Toplum yapısını değiştirip dinselleştirmenin, özellikle, din temelli eğitim istemenin ülkeyi felakete sürüklemek demek olduğunu belirten Arabacı, "Çağdaş Eğitim Kooperatifi, yasalar ölçüsünde laik eğitimi sürdürmekte, Atatürk devrimlerini savunmakta, korumada ve ileriye götürmekte kararlıdır" diye konuştu.
Konuşmaların ardından Prof. Dr. Çiğdem Kağıtçıbaşı ödülünü Prof. Dr. Ulviye Özer'in, Engin İlhan da ödülünü ÇEK Başkanı Ali Arabacı'nın elinden aldı.
"DEĞERLİ OLDUĞUMU HİSSETTİM"
Engin İlhan, teşekkür konuşmasında, bir öğretmenin alabileceği en güzel hediyenin öğrencilerinin gözlerindeki tebessümü görmek de olsa, emeğin, fedakârlığın, insanlar tarafından takdir edildiğinin bilinmesinin bir öğretmenin temel ihtiyaçlarından bir tanesi olduğunu bildirdi.
Öğretim Birliği yasasının yıl dönümünde bu onuru yaşatan Yönetim Kurulu Başkanı Ali Arabacı ve yönetim kurulu üyelerine, öğretmenlerine ve öğrencilerine teşekkür eden İlhan, duygularını şöyle dile getirdi:
"Bu güzel haberi aldığımda bir kenarda unutulmadığımı, çalışmalarımın tanımadığım insanlar ve kurumlar tarafından takip edildiğini, takdir gördüğünü, ama her şeyden önemlisi -öğrencilerim dışında birileri için de- 'değerli' olduğumu hissettim. Bir öğretmenin en çok ihtiyacı olan duyguyu bana tattırdıkları için Çağdaş Eğitim Kooperatifi'ne tekrar teşekkür ederim."

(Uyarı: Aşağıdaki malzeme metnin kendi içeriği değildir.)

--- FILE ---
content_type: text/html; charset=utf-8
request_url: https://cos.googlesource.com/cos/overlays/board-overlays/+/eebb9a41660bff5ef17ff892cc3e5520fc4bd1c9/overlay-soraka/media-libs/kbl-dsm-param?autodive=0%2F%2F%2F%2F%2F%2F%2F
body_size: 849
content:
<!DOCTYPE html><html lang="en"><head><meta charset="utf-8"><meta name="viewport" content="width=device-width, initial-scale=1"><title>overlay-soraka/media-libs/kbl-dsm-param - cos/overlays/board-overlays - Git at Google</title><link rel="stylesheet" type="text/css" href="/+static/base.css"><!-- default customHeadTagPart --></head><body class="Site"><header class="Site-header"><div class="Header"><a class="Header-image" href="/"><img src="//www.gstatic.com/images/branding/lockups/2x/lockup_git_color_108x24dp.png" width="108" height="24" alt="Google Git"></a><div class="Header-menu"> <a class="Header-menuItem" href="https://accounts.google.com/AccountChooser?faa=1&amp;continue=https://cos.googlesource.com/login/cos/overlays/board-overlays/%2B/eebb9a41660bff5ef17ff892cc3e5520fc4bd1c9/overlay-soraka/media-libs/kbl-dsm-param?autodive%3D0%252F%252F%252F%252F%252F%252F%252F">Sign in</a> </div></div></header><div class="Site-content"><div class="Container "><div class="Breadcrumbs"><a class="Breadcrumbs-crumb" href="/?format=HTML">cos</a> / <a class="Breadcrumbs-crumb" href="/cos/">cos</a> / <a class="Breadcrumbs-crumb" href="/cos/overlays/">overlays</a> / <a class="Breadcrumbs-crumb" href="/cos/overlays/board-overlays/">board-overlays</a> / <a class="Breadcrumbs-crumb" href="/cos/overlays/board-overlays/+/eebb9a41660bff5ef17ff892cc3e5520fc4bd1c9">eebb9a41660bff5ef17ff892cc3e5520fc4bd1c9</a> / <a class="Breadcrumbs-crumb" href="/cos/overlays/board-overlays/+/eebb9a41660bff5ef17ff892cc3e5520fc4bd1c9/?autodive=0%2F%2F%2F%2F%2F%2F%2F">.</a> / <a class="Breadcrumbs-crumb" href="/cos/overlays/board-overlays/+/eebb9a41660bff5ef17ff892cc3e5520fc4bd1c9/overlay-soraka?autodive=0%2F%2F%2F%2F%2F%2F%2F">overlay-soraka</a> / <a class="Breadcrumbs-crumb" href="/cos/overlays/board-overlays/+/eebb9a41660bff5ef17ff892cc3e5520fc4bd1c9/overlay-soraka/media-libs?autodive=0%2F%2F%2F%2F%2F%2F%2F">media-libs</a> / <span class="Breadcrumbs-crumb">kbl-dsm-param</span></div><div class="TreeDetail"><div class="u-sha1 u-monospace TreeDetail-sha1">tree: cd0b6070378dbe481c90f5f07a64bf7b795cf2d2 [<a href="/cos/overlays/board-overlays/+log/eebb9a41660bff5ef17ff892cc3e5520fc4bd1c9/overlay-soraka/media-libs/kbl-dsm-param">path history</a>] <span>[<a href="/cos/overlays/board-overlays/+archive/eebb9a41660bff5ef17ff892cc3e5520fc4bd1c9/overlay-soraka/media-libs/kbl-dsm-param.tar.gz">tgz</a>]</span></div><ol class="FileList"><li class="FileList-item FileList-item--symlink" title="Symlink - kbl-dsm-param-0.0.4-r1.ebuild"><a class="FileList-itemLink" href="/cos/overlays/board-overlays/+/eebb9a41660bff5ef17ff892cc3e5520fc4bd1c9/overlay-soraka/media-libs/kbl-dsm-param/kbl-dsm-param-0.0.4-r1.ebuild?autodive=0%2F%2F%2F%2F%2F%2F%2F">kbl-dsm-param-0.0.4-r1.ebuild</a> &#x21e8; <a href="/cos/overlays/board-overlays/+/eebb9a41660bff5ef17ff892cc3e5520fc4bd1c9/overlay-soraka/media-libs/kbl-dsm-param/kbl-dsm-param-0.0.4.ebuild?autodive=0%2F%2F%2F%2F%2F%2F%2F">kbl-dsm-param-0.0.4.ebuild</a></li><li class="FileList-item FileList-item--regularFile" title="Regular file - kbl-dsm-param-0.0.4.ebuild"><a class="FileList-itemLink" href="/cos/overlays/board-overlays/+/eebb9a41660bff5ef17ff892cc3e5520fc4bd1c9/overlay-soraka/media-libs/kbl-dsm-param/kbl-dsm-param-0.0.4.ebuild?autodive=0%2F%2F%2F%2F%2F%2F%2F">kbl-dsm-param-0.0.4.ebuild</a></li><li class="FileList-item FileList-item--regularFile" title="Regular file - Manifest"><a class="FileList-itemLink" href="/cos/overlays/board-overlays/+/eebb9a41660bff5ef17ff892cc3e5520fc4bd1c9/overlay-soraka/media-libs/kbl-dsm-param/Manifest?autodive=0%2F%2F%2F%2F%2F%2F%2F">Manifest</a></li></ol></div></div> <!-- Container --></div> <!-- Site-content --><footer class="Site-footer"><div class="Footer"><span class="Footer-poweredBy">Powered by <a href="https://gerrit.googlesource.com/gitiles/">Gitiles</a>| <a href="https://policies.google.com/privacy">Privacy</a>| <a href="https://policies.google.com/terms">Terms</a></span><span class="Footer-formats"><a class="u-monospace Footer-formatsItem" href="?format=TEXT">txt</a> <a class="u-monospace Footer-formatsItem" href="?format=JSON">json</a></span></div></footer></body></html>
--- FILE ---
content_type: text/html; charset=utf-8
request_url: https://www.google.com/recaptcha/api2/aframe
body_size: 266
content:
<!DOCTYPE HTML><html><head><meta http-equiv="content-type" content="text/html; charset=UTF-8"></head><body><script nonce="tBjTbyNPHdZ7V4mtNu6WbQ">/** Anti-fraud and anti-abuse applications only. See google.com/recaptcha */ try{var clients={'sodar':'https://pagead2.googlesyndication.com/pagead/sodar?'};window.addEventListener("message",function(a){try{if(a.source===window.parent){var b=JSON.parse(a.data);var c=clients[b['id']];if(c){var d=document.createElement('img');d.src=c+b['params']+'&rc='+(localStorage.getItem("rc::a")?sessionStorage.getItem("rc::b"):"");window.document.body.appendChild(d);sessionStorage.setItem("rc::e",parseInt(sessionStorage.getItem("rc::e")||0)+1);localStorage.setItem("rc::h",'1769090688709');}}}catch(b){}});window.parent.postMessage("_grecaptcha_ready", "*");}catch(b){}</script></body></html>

ERKEN YAŞTAKİ EĞİTİMİN ÖNEMİ
Koç Üniversitesi Öğretim Üyesi Prof. Dr. Çiğdem Kağıtçıbaşı, törenin ardından "Erken Çocukluktan Yetişkinliğe İnsan Kapasitesini Geliştirmek" konulu konferans verdi.
ÇEK Eğitim Ödülü almasından duyduğu memnuniyeti dile getiren ve ÇEK Yönetim Kurulu'na teşekkür eden Prof. Dr. Kağıtçıbaşı, anne eğitiminin düşük olmasının, çocuk eğitimini de doğrudan etkilediğine değindi.
Prof. Dr. Kağıtçıbaşı, sosyo-ekonomik yapının kötü olması nedeniyle ülkemizde çocuklara yeterli eğitimin verilmediğine dikkati çekerek, Türkiye'de erken yaş eğitim yerine yüksek eğitime yatırım yapıldığını vurguladı.
OECD ülkeleri arasında "kadın istihdamı" ve "çocuk eğitimi" konularında çok gerilerde olduğumuzun altını çizen Prof. Dr. Kağıtçıbaşı, 4+4+4 eğitim sisteminin bu durumu çok daha olumsuz yönde etkilediğini söyledi.
Prof. Dr. Kağıtçıbaşı, bu sistem öncesi yüzde 60 düzeyinde olan erken yaşta eğitim oranın, bugün çok gerilediğini ifade ederek, insan kapasitesi ve gelişimi açısından okul öncesi eğitimin kesinlikle ihmal edilmemesi gerektiği üzerinde durdu.
ÇOK YANLIŞLAR YAPILIYOR
Cumhuriyetin eğitime büyük yatırım yaptığını, okur-yazarlık oranının erkeklerde yüzde yedilerden, kadınlarda yüzde bir bile olmayan oranlardan iyi noktalara getirildiğini anlatan Prof. Dr. Kağıtçıbaşı, konuşmasını şöyle tamamladı:
"1970'lerden günümüze kadar imam hatipli öğrenci sayısı, din dersi saatleri giderek arttı. Bugün gelinen noktada imam hatipli öğrenci sayısı bir milyona ulaştı. İnanılmaz ölçüde bu okullara yatırım yapılıyor. Din dersi öğretmenleri yetiştiriliyor. Ne yazık ki ülkemizde çok yanlış giden şeyler var. Bu eğitim sistemiyle de bir yere gidemeyiz."